デュラハンやデスナイトとも戦えるようになった。
少しは追いついたと思った。
だが、改めて見ればアリーは数百体のリッチを瞬殺し、五十人を超えるネクロマンサーを捕縛、逮捕し、十万個を超える魔石を回収したうえで戦場全体を浄化している。
三人は再び、ぽかんとしていた。
アリーはそんな三人に気づくこともなく、四百体の魔石回収ゴーレムを連れて次の戦場へ向かっていた。

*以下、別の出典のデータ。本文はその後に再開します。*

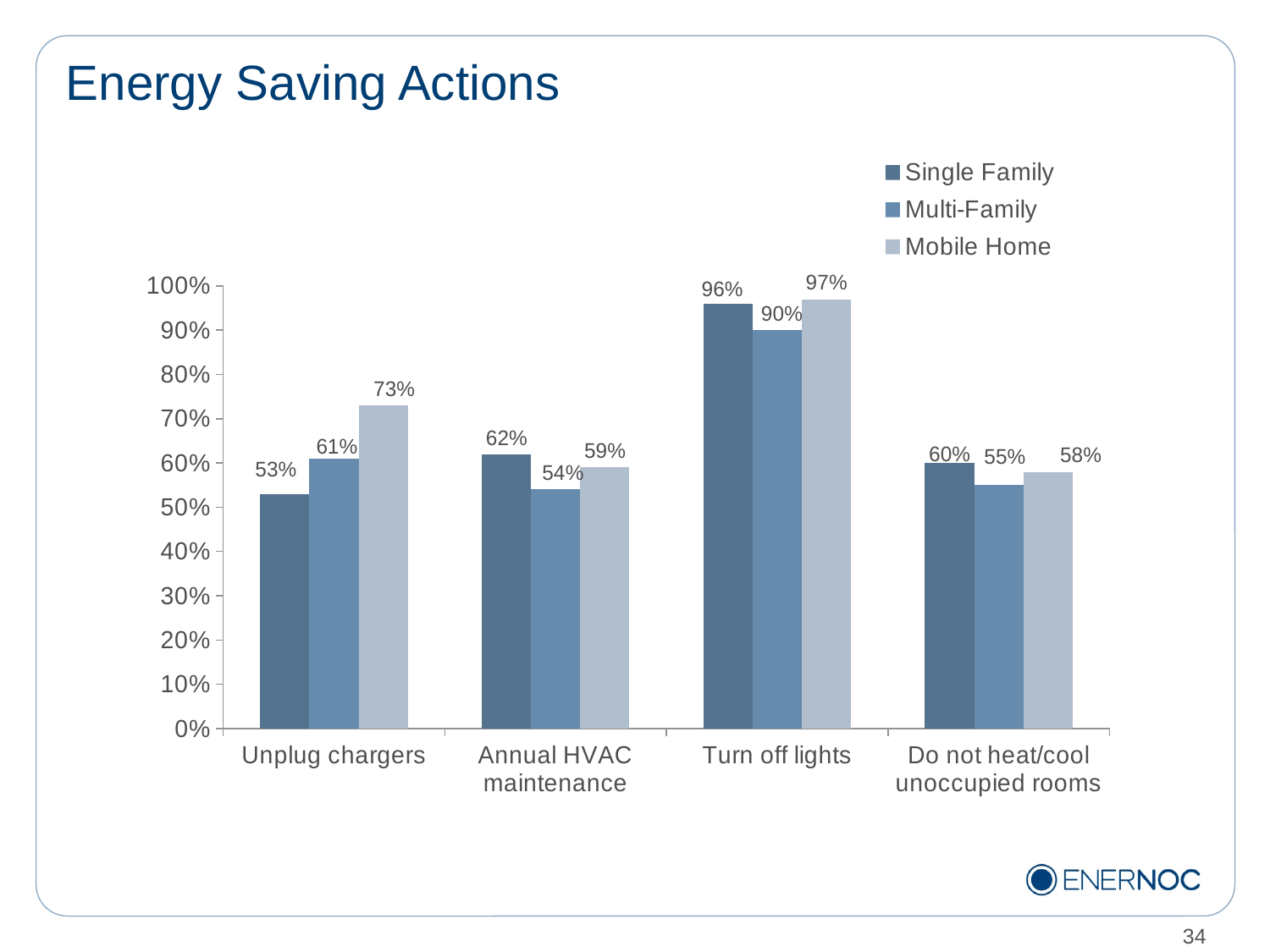
What is the difference between the Mobile Home and Single Family values for Unplug chargers? 20% Which category has the lowest Mobile Home value? Do not heat/cool unoccupied rooms How many series does the legend list? 3 What is the Multi-Family value for Turn off lights? 90% How many categories are shown on the x axis? 4 What is the title of the slide? Energy Saving Actions Which category has the highest Single Family value? Turn off lights What kind of chart is shown on the slide? Bar chart What is the Single Family value for Annual HVAC maintenance? 62% What is the Mobile Home value for Unplug chargers? 73% Which series is shown in the lightest colour in the legend? Mobile Home For Annual HVAC maintenance, which is larger: the Single Family value or the Multi-Family value? Single Family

アリーが次の戦場へ向かったあとも、作戦は続いていた。
シュタインフェルト王国の騎士たちは、各地で武器を回収し、人間の兵士を捕縛、拘束していく。
要保護民も次々と保護されていた。
隷属民。
奴隷。
娼婦。
孤児。
索敵を常時発動しているため、見落とすことはない。
アンデッドが現れれば対応を切り替える。
聖属性を付与したオリハルコンの剣。
数が多ければホーリーバレット。
戦闘が終われば浄化する。
教導で確認していた手順が、そのまま実戦で使われていた。
カイゼル、アイゼル、マイケルも戦い続けている。
三人とも剣豪を発現してから、明らかに動きが変わっていた。
デュラハンが現れる。
カイゼルが前へ出た。
聖属性を付与した剣が振るわれる。
デュラハンも大剣で応じるが、カイゼルはその動きを見ながら間合いを変えた。
踏み込む。
剣を振り抜く。
デュラハンが斬られ、そのまま浄化されていった。
アイゼルとマイケルも、デスナイトを相手に剣を振るっている。
もう先ほどまでのような戸惑いはない。
実戦を重ねるほど、教導で身につけた力が馴染んでいった。
それでも、ときおり遠くで聖属性の魔法が雨のように降る。
アリーだった。
「あちらも終わったようです」
マイケルが呟いた。
しばらくすると、四百体のゴーレムが次の場所へ移動していく姿が見えた。
カイゼルは剣を下ろして、その光景を見る。
「神官だったな?」
「はい」
アイゼルが答えた。
「神官新興貴族のアリーです」
三人は再び遠くを見る。
魔石を回収するゴーレム。
その周囲を索敵するアリー。
アンデッドの反応があれば浄化。
人間のネクロマンサーなら捕縛。
最後に広域浄化。
やっていること自体は分かる。
だが、その速度が違った。
「先ほど、経験が違うと言っていたな」
カイゼルの言葉にマイケルが頷いた。
「そのようです」
三人とも、それ以上は何も言わなかった。
自分たちも一か月以上の教導を受けた。
十一属性を持ち、聖騎士となり、剣豪まで発現した。
それでも、初めて本格的にアンデッドと戦う自分たちと、迷うことなく処理を続けるアリーには差がある。
その差を三人は実戦の中で見せつけられていた。
一方のアリーは、そんなことを気にしていなかった。
また魔石が見つかった。
ゴーレムが拾う。
別の場所にもある。
さらに回収する。
「まだありますね」
嬉しそうだった。
十万個を超えても関係ない。
回収できる魔石があるなら回収する。
リッチの反応があればホーリーバレット。
浄化。
残った魔石をゴーレムが拾う。
ネクロマンサーを発見すればバインドバレット。
捕縛したまま騎士へ引き渡す。
そして周囲に反応がなくなったことを確認する。
ピュリフィケーションバレットレイン。
広域浄化。
一か所が終わった。
アリーは四百体のゴーレムとともに、また次へ向かう。
アレクサンドたちも、それぞれの場所で戦闘を続けながらアリーの動きを確認していた。
誰かが指示しているわけではない。
アリーは自分が必要だと思う場所へ向かい、自分ができることをしているだけだった。
戦闘。
捕縛。
浄化。
魔石回収。
戦場で必要になる処理を一つずつ終わらせていく。
シュタインフェルト王国の騎士たちは、その姿を何度も見ることになった。
神官新興貴族のアリー。
その名前は、対アンデッド戦が進むほど騎士たちの間に知られていった。